Cemetery tour explores passage of time
AVELLA – Even though it’s just off Sugar Run Road, Doddridge Cemetery blends so easily into the landscape you would miss it unless you were looking for it.
The ground is covered in moss and crushed leaves, and no flowers decorate any of the tombstones. Some of them haven’t stood straight for decades, while others have toppled over entirely. There are about 25 graves in this small, homestead cemetery that have been identified. There are undoubtedly more, but the markers are long gone and the occupants are now unknown and will probably never be known.
It would be the perfect place to come around Halloween for a dose of the heebie-jeebies, but a handful of members of the Genealogical Society of Southwestern Pennsylvania were strolling through it in the sunny daylight that marked Saturday afternoon as part of a tour of cemeteries along Route 844 in Washington County.
This is the second time the Genealogical Society, which uses Citizens Library in Washington as its base, has embarked on a tour of local cemeteries; in the fall, they traveled along Route 40 and stopped at some of the historic cemeteries between Washington and West Alexander. Given the abundance of family cemeteries and church graveyards in the county, more tours are planned, according to Linda Reese, a member of the Genealogical Society who led Saturday’s tour.

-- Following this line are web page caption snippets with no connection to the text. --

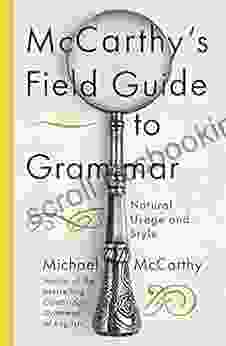 McCarthy S Field Guide To Grammar: Natural English Usage And Style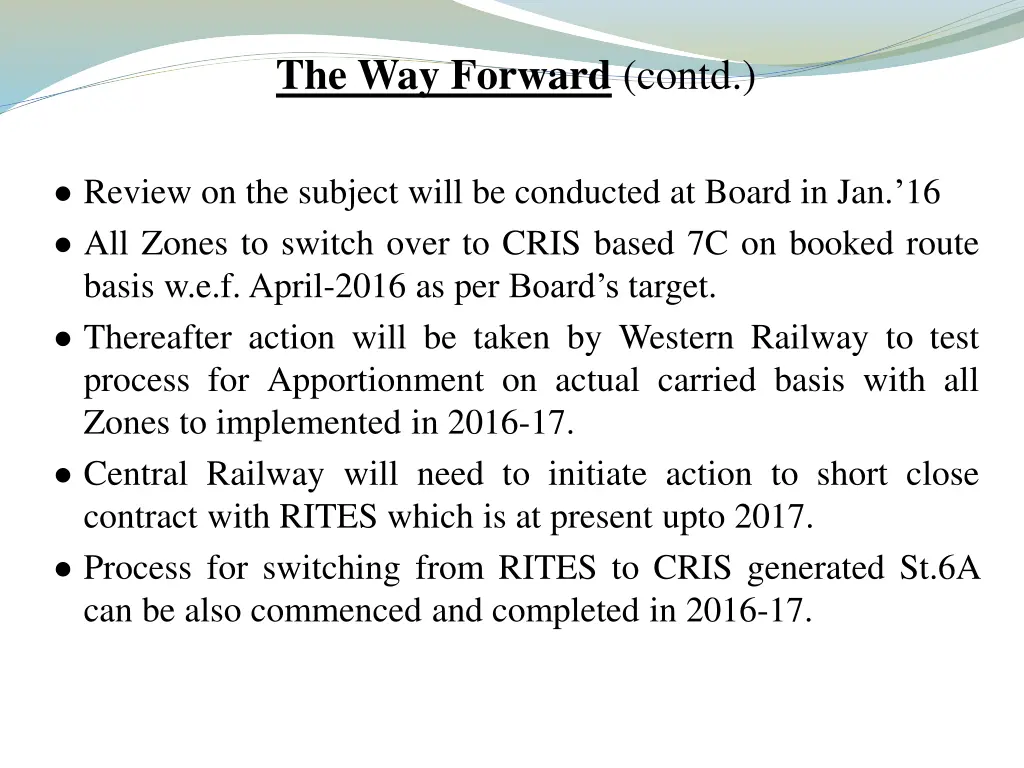 the way forward contd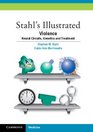 Stahl's Illustrated Violence Neural Circuits Genetics and Treatment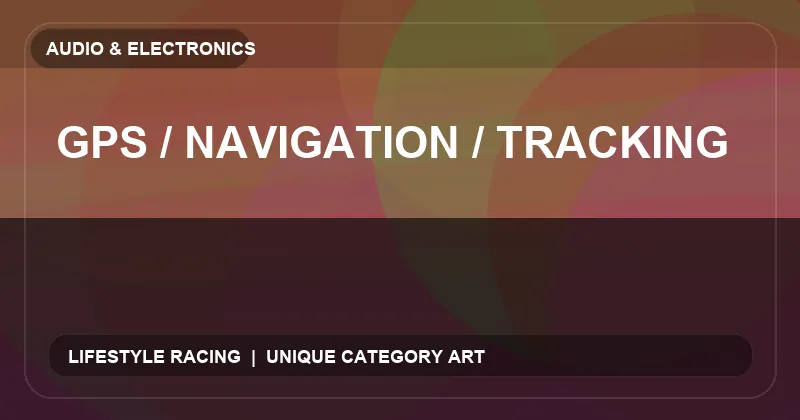 GPS / Navigation / Tracking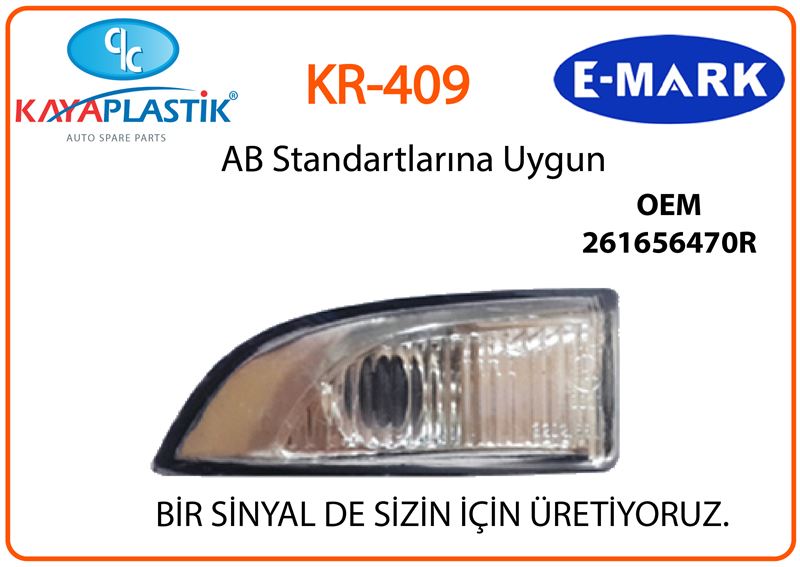 KAYA PLASTIK 409 — DIS DİKİZ AYNA SİNYALİ SOL ( RENAULT FLUENCE / MEGANE III )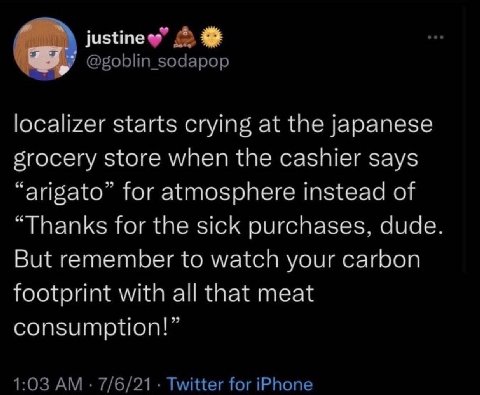 localizer starts crying at the japanese огосегу store when the cashier says “arigato for atmosphere instead of “Thanks for the sick purchases. dude But remember to watch your carbon footprint with all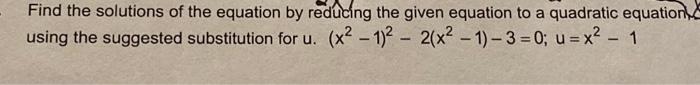 Solved Find the solutions of the equation by reducing the | Chegg.com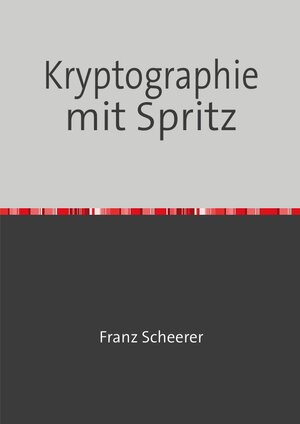Buchcover Kryptographie mit Spritz | Franz Scheerer | EAN 9783754960462 | ISBN 3-7549-6046-6 | ISBN 978-3-7549-6046-2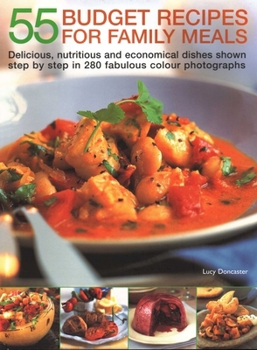 Paperback 55 Budget Recipes for Family Meals: Delicious, Nutritious And Economical Dishes Shown Step By Step In 280 Fabulous Colour Photographs Book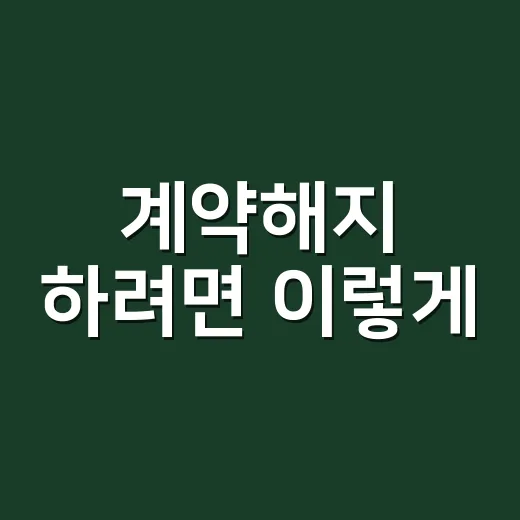 계약해지 하려면 이렇게, 위약금 줄이고 말실수 피하는 방법 - 요약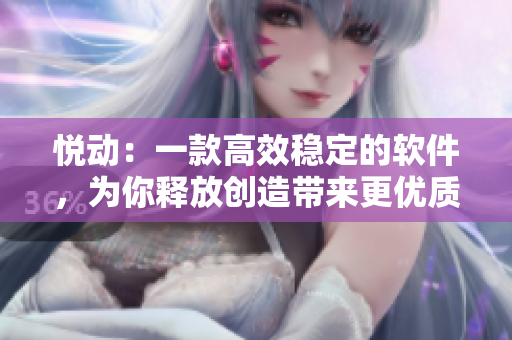 悅動：一款高效穩(wěn)定的軟件，為你釋放創(chuàng)造帶來更優(yōu)質(zhì)的體驗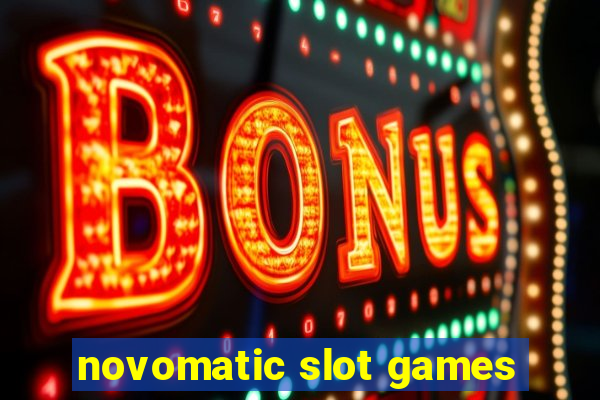 novomatic slot games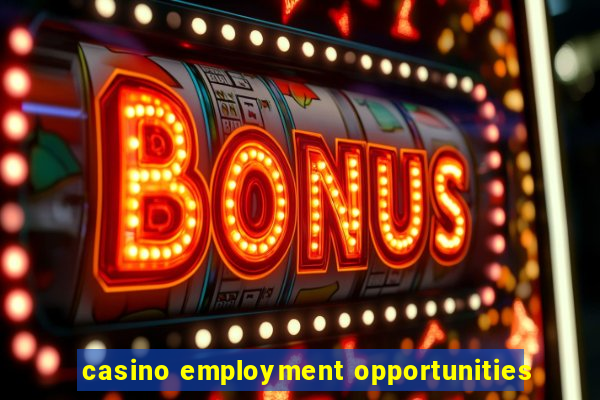 casino employment opportunities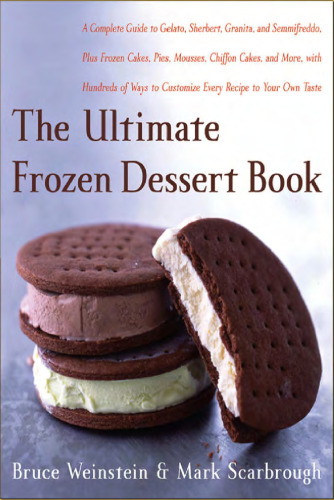 The Ultimate Frozen Dessert Book: A Complete Guide to Gelato, Sherbert, Granita, and Semmifreddo, Plus Frozen Cakes, Pies, Mousses, Chiffon Cakes, and ... of Ways to Customize Every Recipe to Your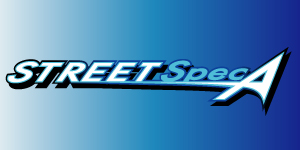 STREET Spec A ラインナップリスト更新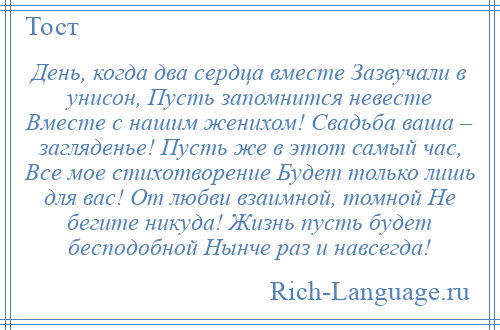 
    День, когда два сердца вместе Зазвучали в унисон, Пусть запомнится невесте Вместе с нашим женихом! Свадьба ваша – загляденье! Пусть же в этот самый час, Все мое стихотворение Будет только лишь для вас! От любви взаимной, томной Не бегите никуда! Жизнь пусть будет бесподобной Нынче раз и навсегда!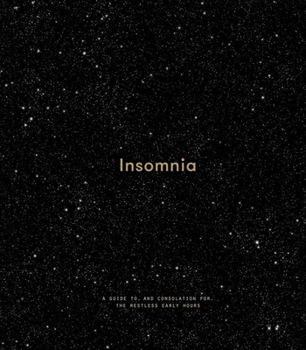 Hardcover Insomnia: A Guide To, and Consolation For, the Restless Early Hours Book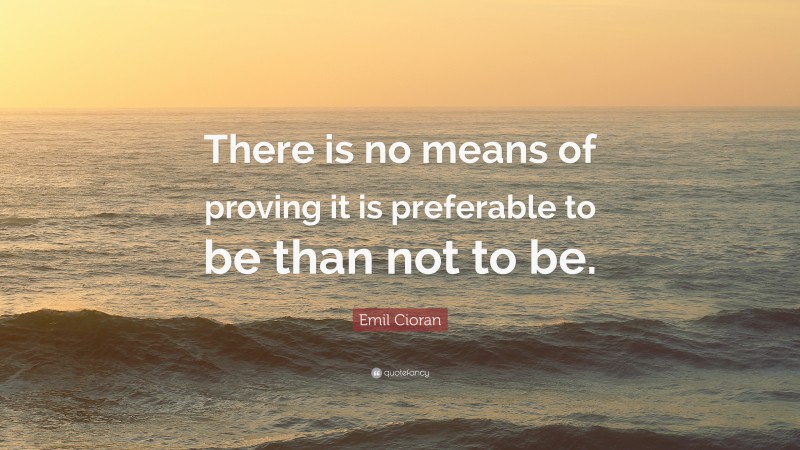 Emil Cioran Quote: “There is no means of proving it is preferable to be than not to be.”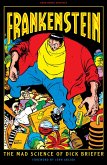 Frankenstein: The Mad Science of Dick Briefer (eBook, ePUB)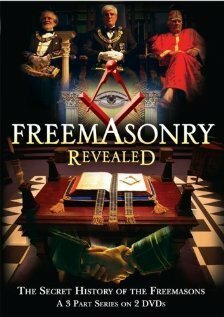 Обложка (Постер) Freemasonry Revealed: Secret History of Freemasons (2007) Обложка (Постер) Freemasonry Revealed: Secret History of Freemasons (2007)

The tour was about more than looking at stones, though there was plenty of that. The styles employed on older stones were explored, some of which were idiosyncratic based on the maker of the stone. But, as Reese pointed out, the stones inevitably tell stories, some of them heartbreaking. In Grove United Presbyterian Cemetery in West Middletown, for instance, she pointed to one stone on which the names of three children were engraved. They all died within the same week in April 1841, which suggests an epidemic swept through the area.
The stone that featured the names of the three children was still relatively well-preserved, but some of the stones from the same period are edging toward being illegible. Reese noted tombstones from the 1700s and 1800s have reached that state because they were crafted from sandstone and marble. Granite, which is more durable, became more commonly used in the 1900s.
Sherry Blackburn, vice president of the Genealogical Society, explained part of the reason she finds the cemetery tours so fascinating is her family has deep roots in the county, with her forefathers having settled in the area before the founding of the United States.
“A cemetery puts you in a certain place at a certain time,” Blackburn said.
The next meeting of the Genealogical Society is set for May 2 at 2 p.m. at Citizens Library. Another cemetery tour is planned for October.